Zum Tod der Schriftstellerin Christa Reinig

Von Peter MohrRSS-Newsfeed neuer Artikel von Peter Mohr

"Hört weg - ihr Helden / ich rede allein / für asoziale Elemente", heißt es in Christa Reinigs frühem Gedicht "Hört weg", mit dem sie schon in jungen Jahren ihre spätere Außenseiterstellung vorweg nahm. Als ihr 1999 der mit 20.000 DM dotierte Brandenburger Literaturpreis zugesprochen wurde, hat die Jury ihr dichterisches Werk als "mutige und einzigartige Zeugnisse souveräner poetischer Kompetenz" gepriesen.

Christa Reinig, die am 6. August 1926 in Berlin als uneheliches Kind einer Putzfrau geboren wurde, gehörte stets zu den stillen Vertreterinnen ihrer Zunft. Weder kurzlebige literarische Moden noch politische Ereignisse konnten die Autorin beeinflussen. Sie blieb ihrem eigenen balladesken Stil treu und ließ sich auch nach ihrer Übersiedlung von der DDR in die Bundesrepublik - anlässlich des ihr 1964 verliehenen Bremer Literaturpreises - nicht zu einer Sozialismusschelte verleiten.

In den 1960er-Jahren fand Christa Reinig, die auch als Übersetzerin russischer Literatur tätig war, die größte öffentliche Anerkennung. Sie erhielt das Villa Massimo-Stipendium (1965/66) und zwei Jahre später den Hörspielpreis der Kriegsblinden. Dabei hatte die Autorin bereits seit Anfang der 50er-Jahre Gedichte und Prosa auch in der Bundesrepublik veröffentlicht - schon 1952 in der von Hans Bender herausgegebenen Zeitschrift "Akzente". Bücher wie "Der Traum meiner Verkommenheit" (1961), "Drei Schiffe" (1965) und "Schwalbe von Olano" (1969) fanden bei der Kritik teilweise begeisterte Zustimmung.

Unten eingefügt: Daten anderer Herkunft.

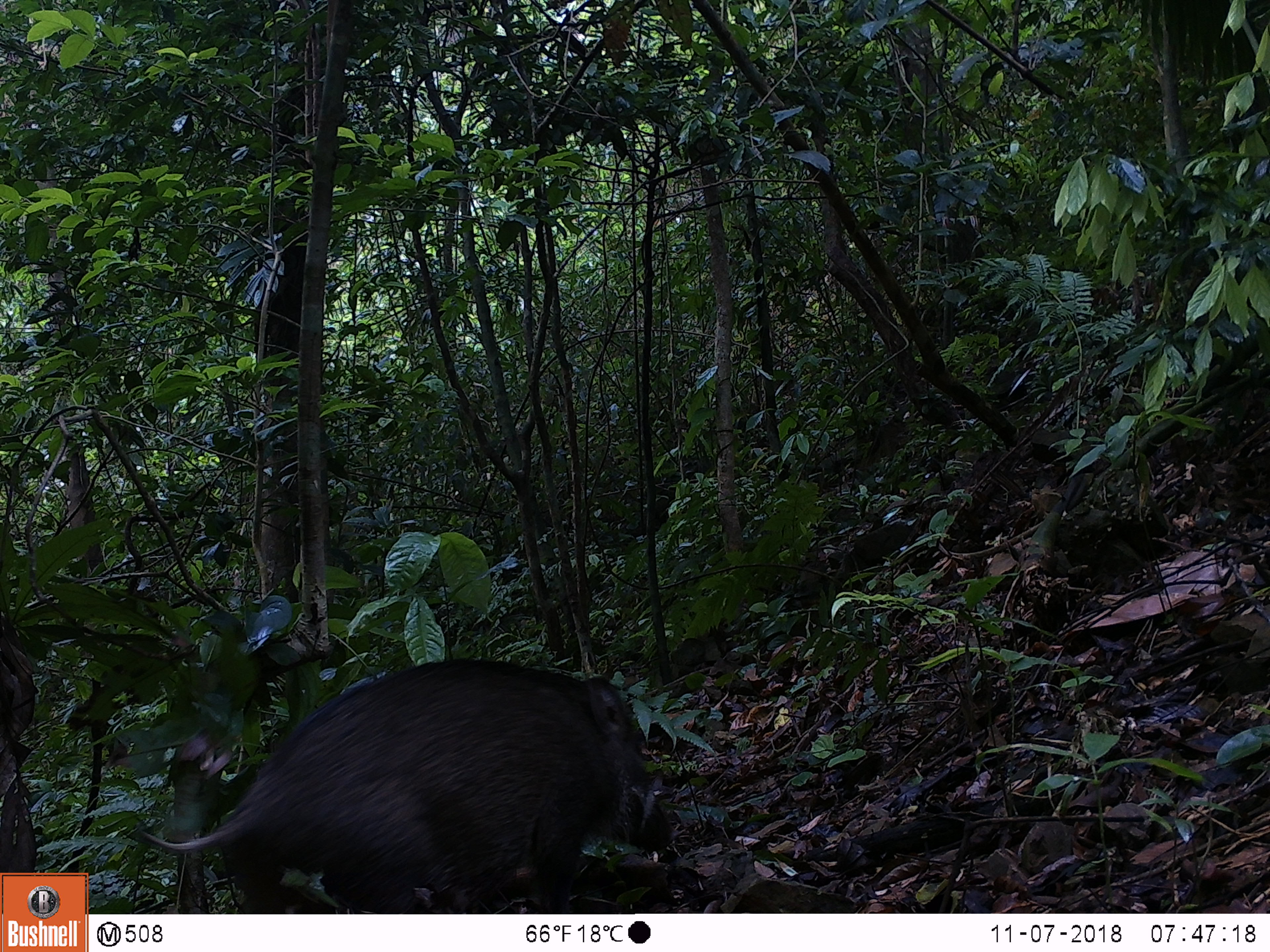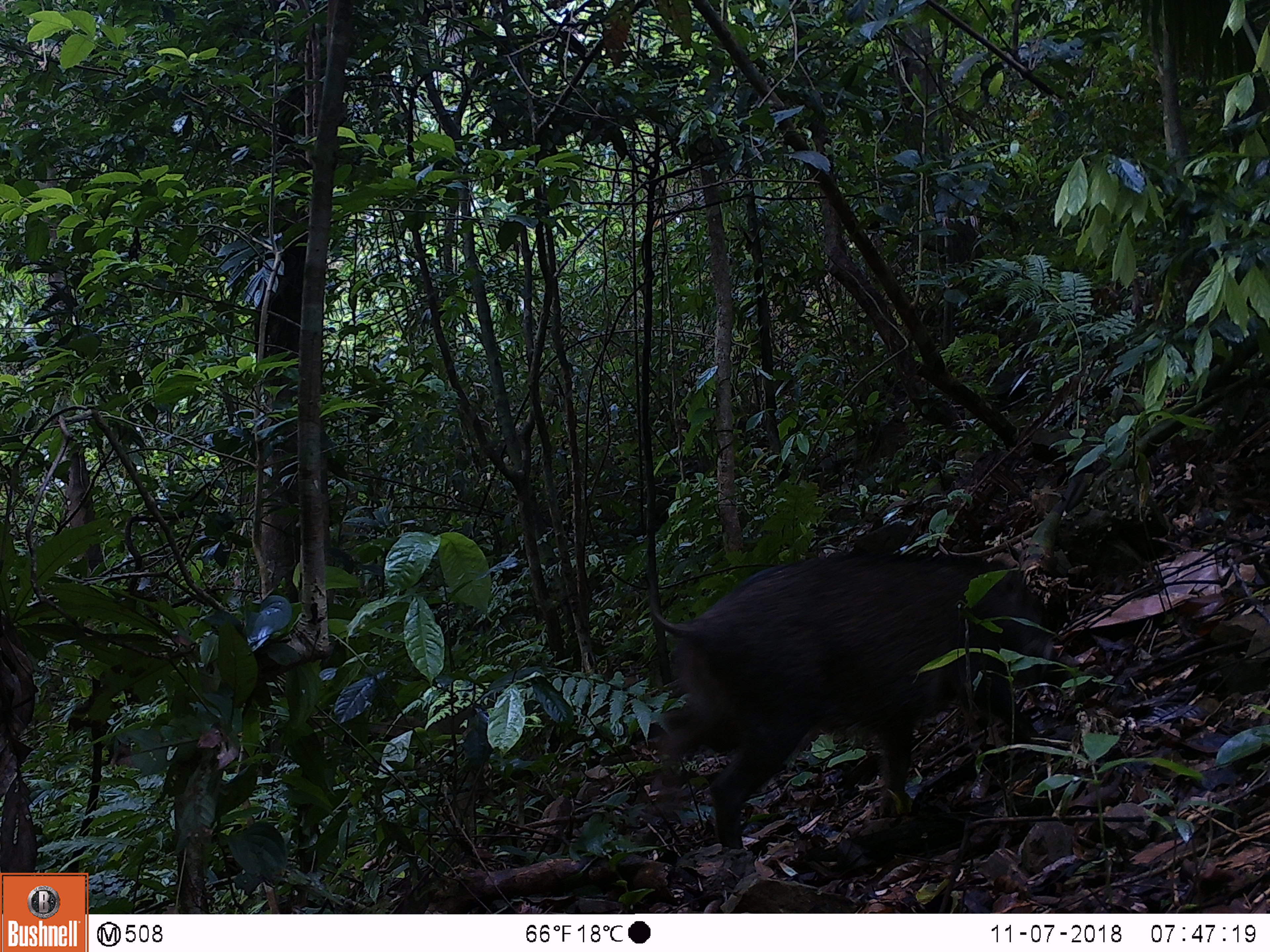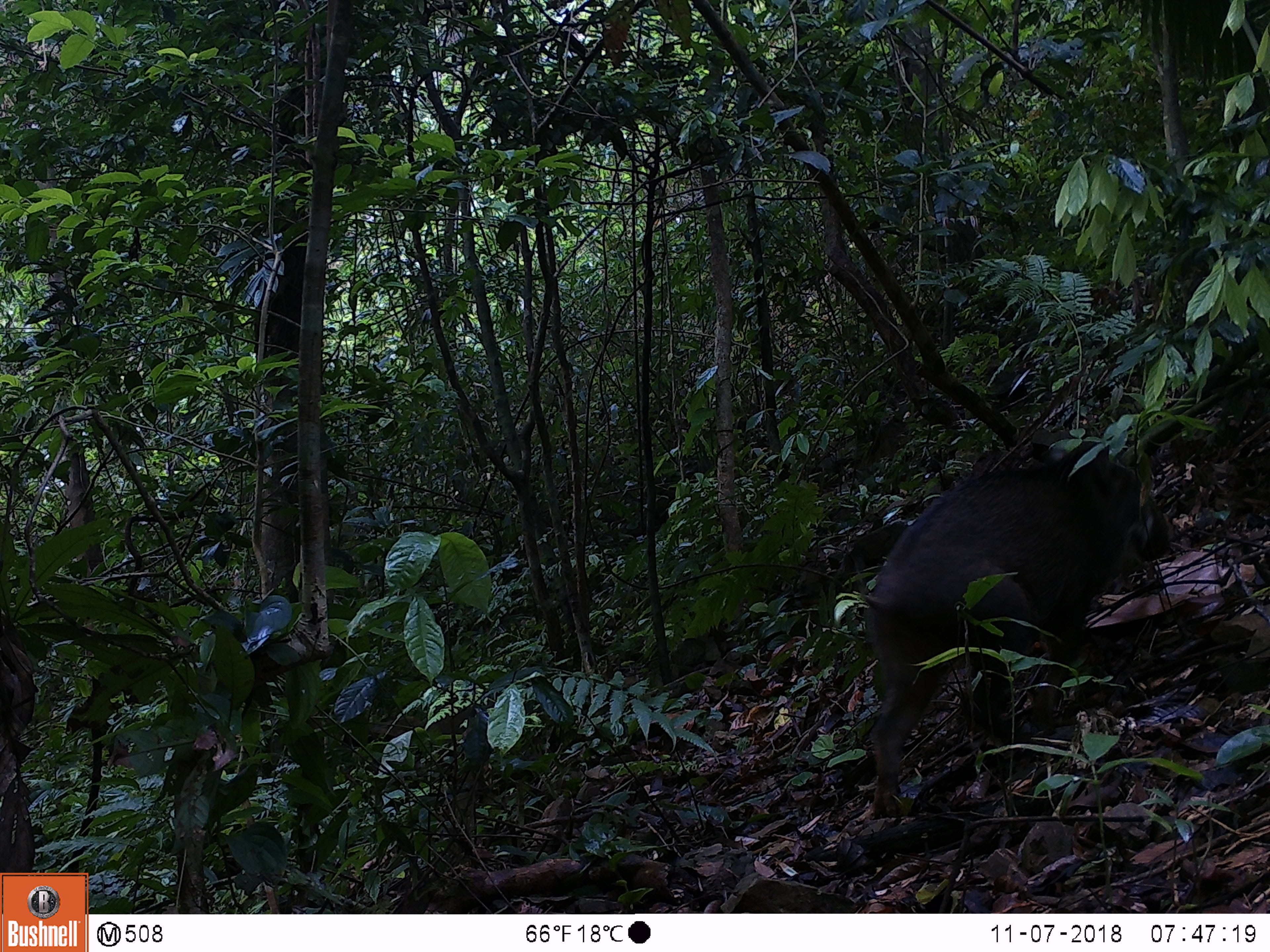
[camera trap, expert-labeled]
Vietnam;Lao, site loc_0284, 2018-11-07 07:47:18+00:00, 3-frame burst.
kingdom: Animalia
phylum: Chordata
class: Mammalia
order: Artiodactyla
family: Suidae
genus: Sus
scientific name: Sus scrofa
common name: eurasian wild pig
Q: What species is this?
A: Eurasian wild pig (Sus scrofa).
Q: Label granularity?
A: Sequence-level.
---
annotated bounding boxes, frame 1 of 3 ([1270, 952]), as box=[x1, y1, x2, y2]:
eurasian wild pig: box=[138, 658, 677, 914]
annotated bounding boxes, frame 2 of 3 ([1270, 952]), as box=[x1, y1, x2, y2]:
eurasian wild pig: box=[641, 550, 1067, 853]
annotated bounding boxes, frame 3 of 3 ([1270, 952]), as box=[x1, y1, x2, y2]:
eurasian wild pig: box=[865, 440, 1172, 820]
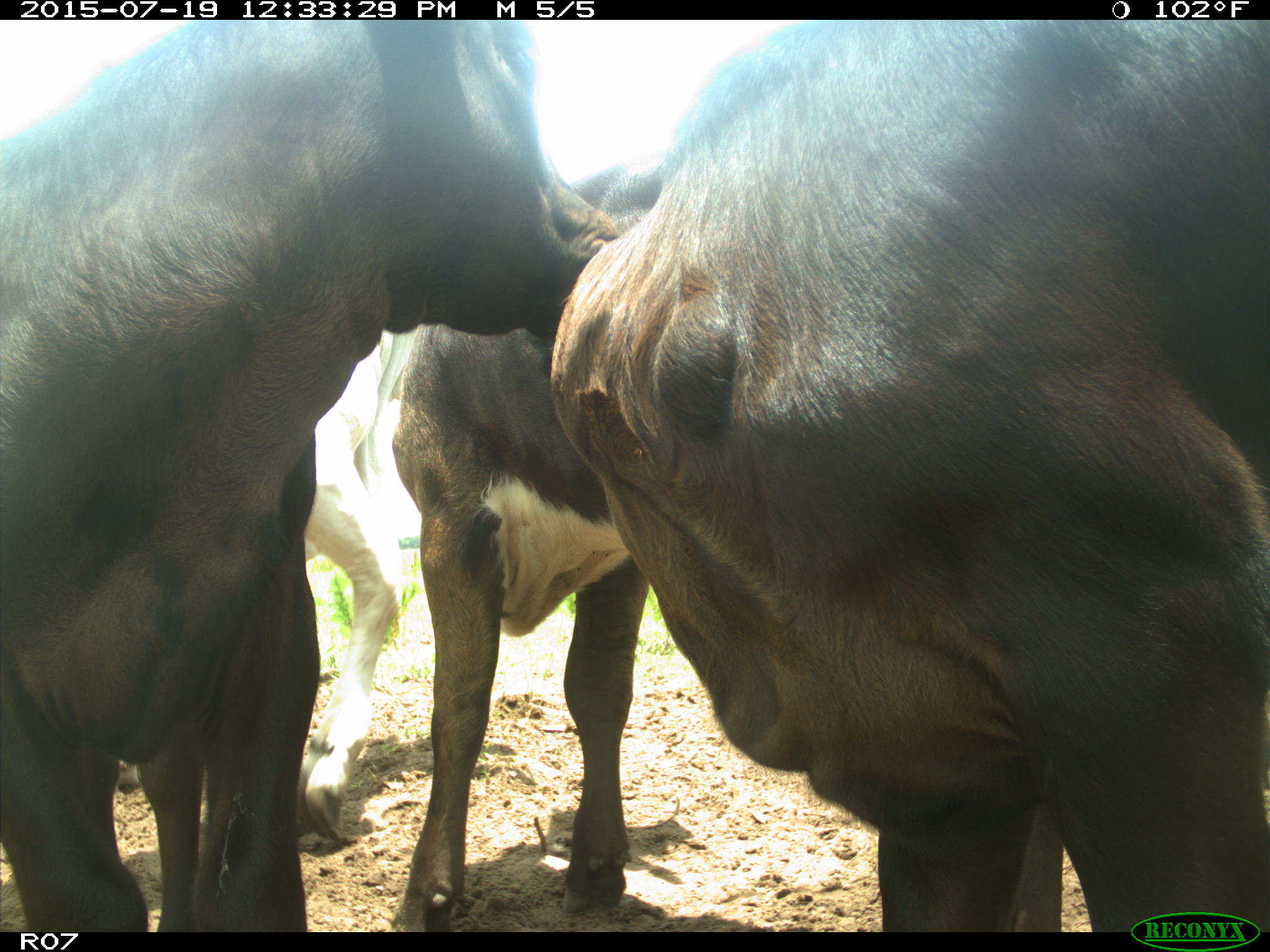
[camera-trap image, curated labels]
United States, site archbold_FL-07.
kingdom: Animalia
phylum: Chordata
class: Mammalia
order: Artiodactyla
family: Bovidae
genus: Bos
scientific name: Bos taurus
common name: domestic cow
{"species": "Bos taurus (domestic cow)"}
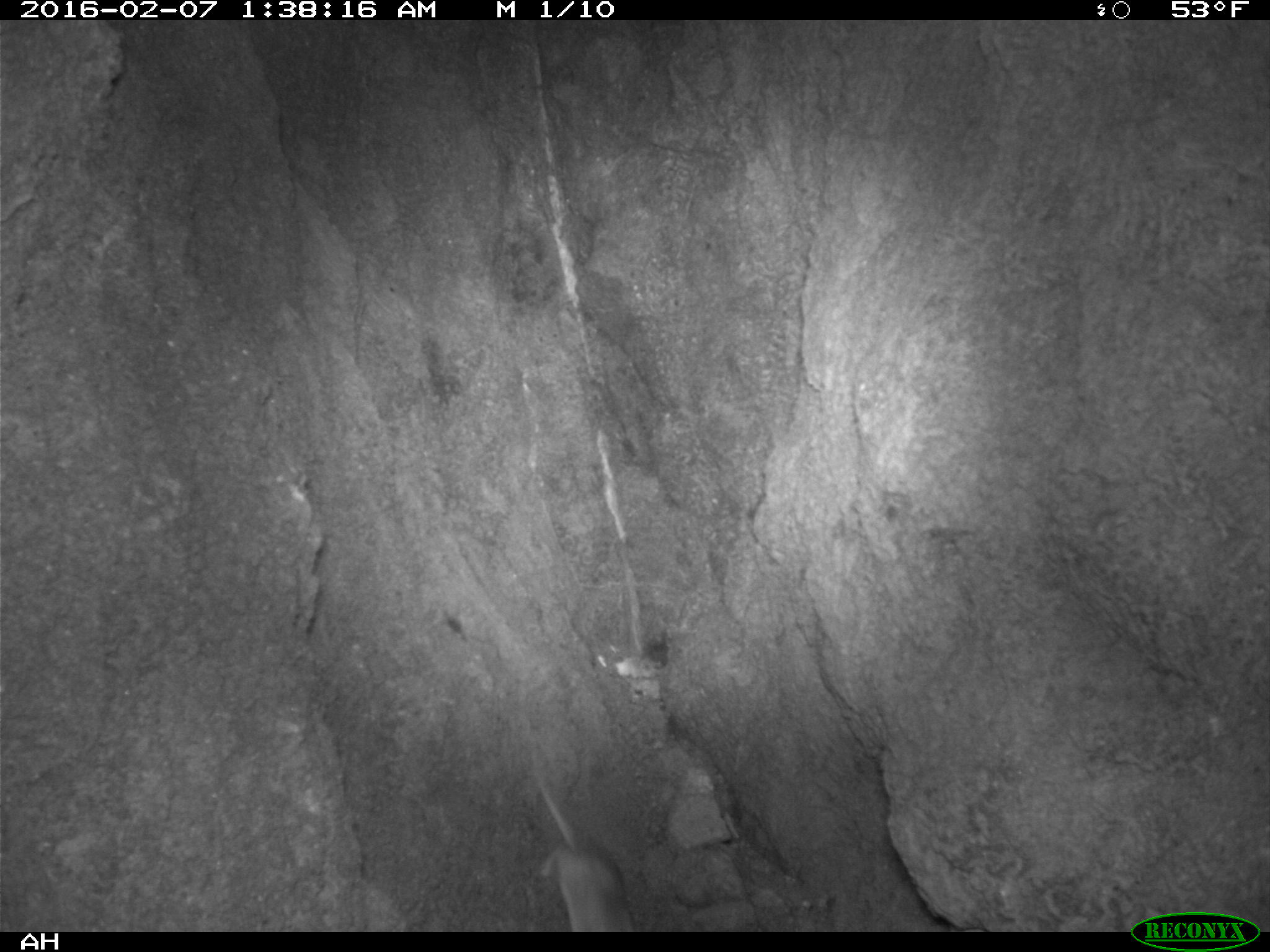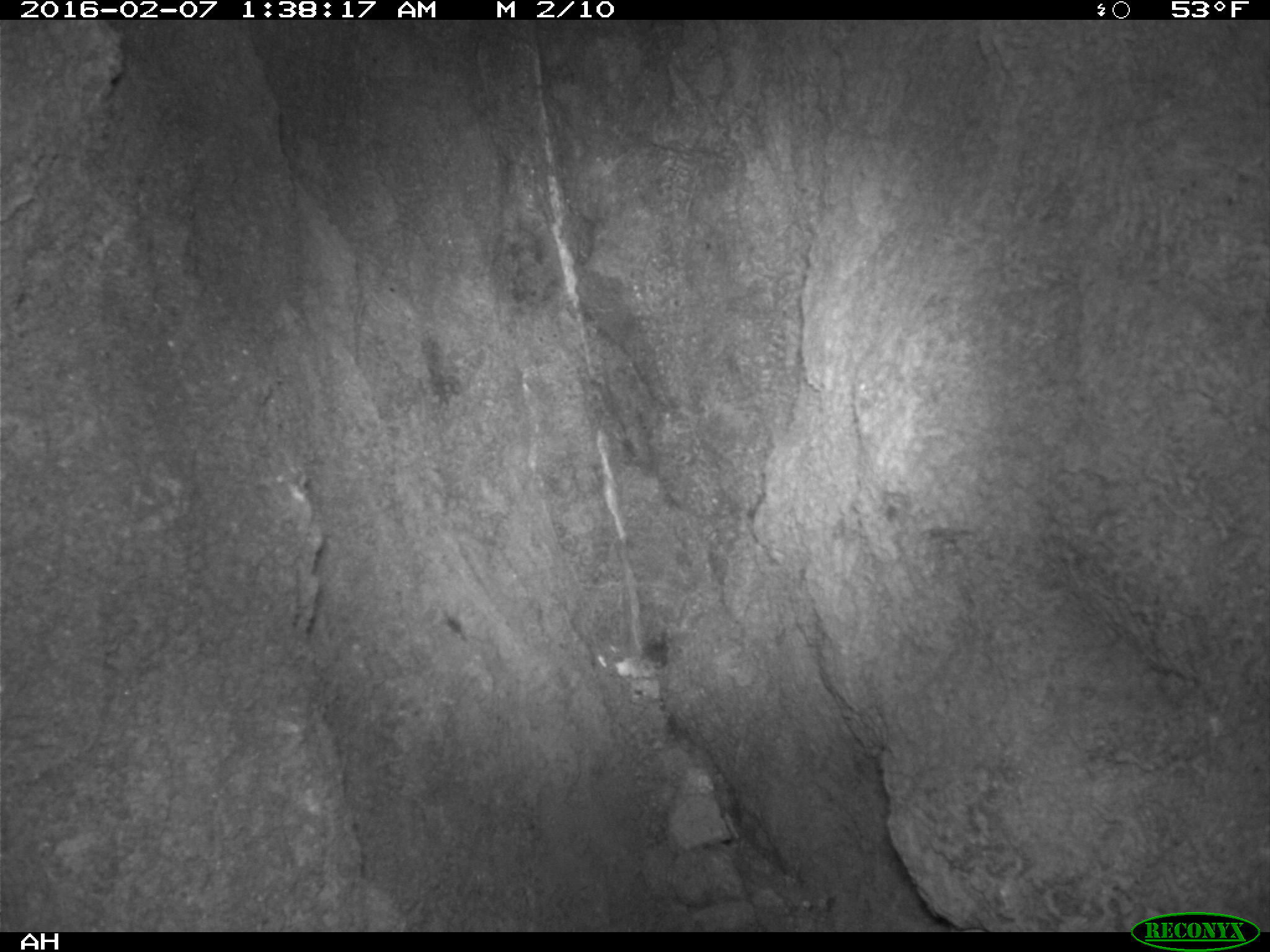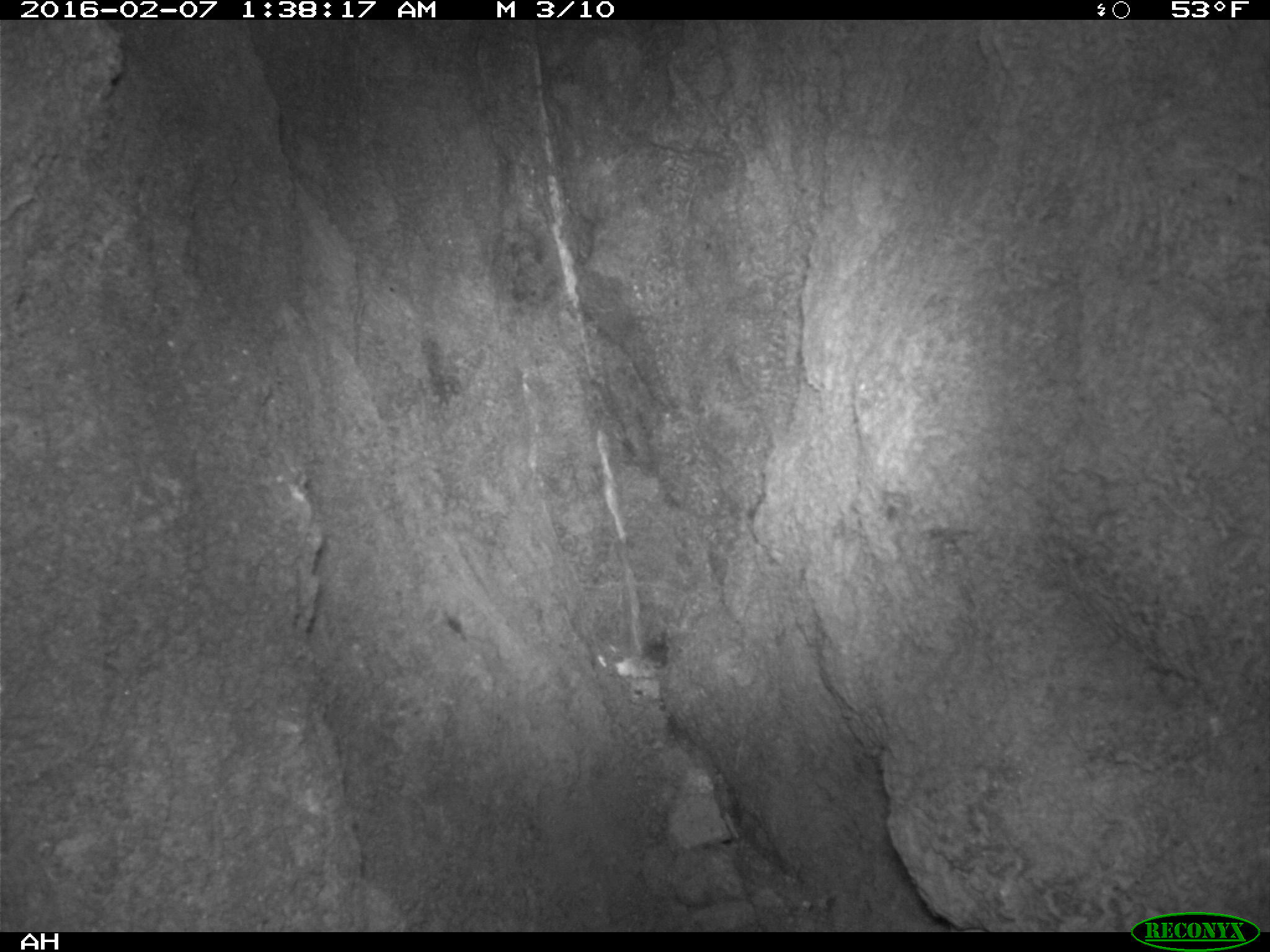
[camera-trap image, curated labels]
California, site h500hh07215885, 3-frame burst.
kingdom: Animalia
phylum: Chordata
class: Mammalia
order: Rodentia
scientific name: Rodentia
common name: rodent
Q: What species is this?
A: Rodent (Rodentia).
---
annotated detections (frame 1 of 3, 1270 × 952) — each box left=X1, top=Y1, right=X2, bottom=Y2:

In den 70er-Jahren avancierte Christa Reinig durch ihren Roman "Entmannung" (1976) zur häufig zitierten Vorkämpferin der Frauenbewegung. "Ausbrüche, Aufbrüche und Abbrüche" konstatierte Ulla Hahn als Charakteristika in ihrer Reinig-Laudatio 1993 anlässlich der Verleihung der Roswitha-Medaille.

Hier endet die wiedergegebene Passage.